*Excerpt:*
──────

2 Motivations and related work

There are two main components to achieve downlink JT-CoMP at the level of the MAC-PHY interface, the first is clustering the transmit points and the second is the resource assignment or allocation. To mention, in the C-RAN architecture there are different dynamics to consider. This means clustering can be achieved differently and simultaneously on several layers, however for this problem the clusters are a set of coordinating transmit points (TP), which transmissions will be constructively combined.

In fact, recent surveys on CoMP such as [5], echo that although different approaches have been proposed, more research is required for dynamic cell clustering, as well as opportunistic and preferably low complexity scheduling. Effectively, dynamic cell clustering techniques have been previously proposed by different authors, and usually rely on optimizing certain targets such as geometry gain or good-put [6].

However, we argue that finding the best clusters optimizing such metrics should not be treated separately from resource scheduling, since for example the lack of resources from a clustered TP would render that TP useless in the serving CoMP set. Although many researchers treat each problem separately, few others have worked on joint approaches such as [7].

The authors in [7] proposed to maximize the achievable rate by grouping users in three different ways and then scheduling them on a cluster-basis following a proportional fairness (PF) rule. Although their approach shows gains over static clustering, it is not fully user-centric since it does not allow for overlapping clusters and does not take into consideration the service type. We therefore, propose to use overlapping clusters per user, multiplexed in both time and frequency domain, as explained in the next section.

Furthermore, if the CoMP sets are not adaptively chosen in a user-centric fashion, the scheduled resource blocks (RB) and TP combinations to serve disadvantaged users such as edge users, would not always yield the best results as the probability of outage could still be high. This is previously argued by authors in [6], who show that a UE-centric solution will be optimal in terms of both outage probability as well as throughput (so called good-put), although they only discuss it from a clustering perspective but propose to extend their work with a distributed graph coloring scheme for the resource assignment.

Therefore, another target for our proposal is to support multiple QoS classes, by keeping the strategy simple compared to a graph coloring approach, since the latter might introduce high complexity with a large number of colors [8], unless heuristics are used.

Moreover, in the actual case, user bearers are not homogeneous, meaning that users have different quality of service (QoS) requirements depending on the higher layer application (i.e. Voice, Web, Video, Gaming). Besides, the scheduling approach should give higher priority to bearers with more stringent requirements on higher layers. For example, bearers carrying HTTP or FTP can allow for more delay by differing their resource reservations in the time domain, in case other bearers are competing for resources. This is because these bearer types do not carry real time traffic.

──────

*Material:*
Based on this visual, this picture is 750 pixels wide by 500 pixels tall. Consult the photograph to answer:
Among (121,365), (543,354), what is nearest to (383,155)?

──────

*Your goal:* In the excerpt on motivations and related work, what two main components does it give for achieving downlink JT-CoMP at the level of the MAC-PHY interface?

*Result of the exercise:* Clustering the transmit points, and the resource assignment or allocation.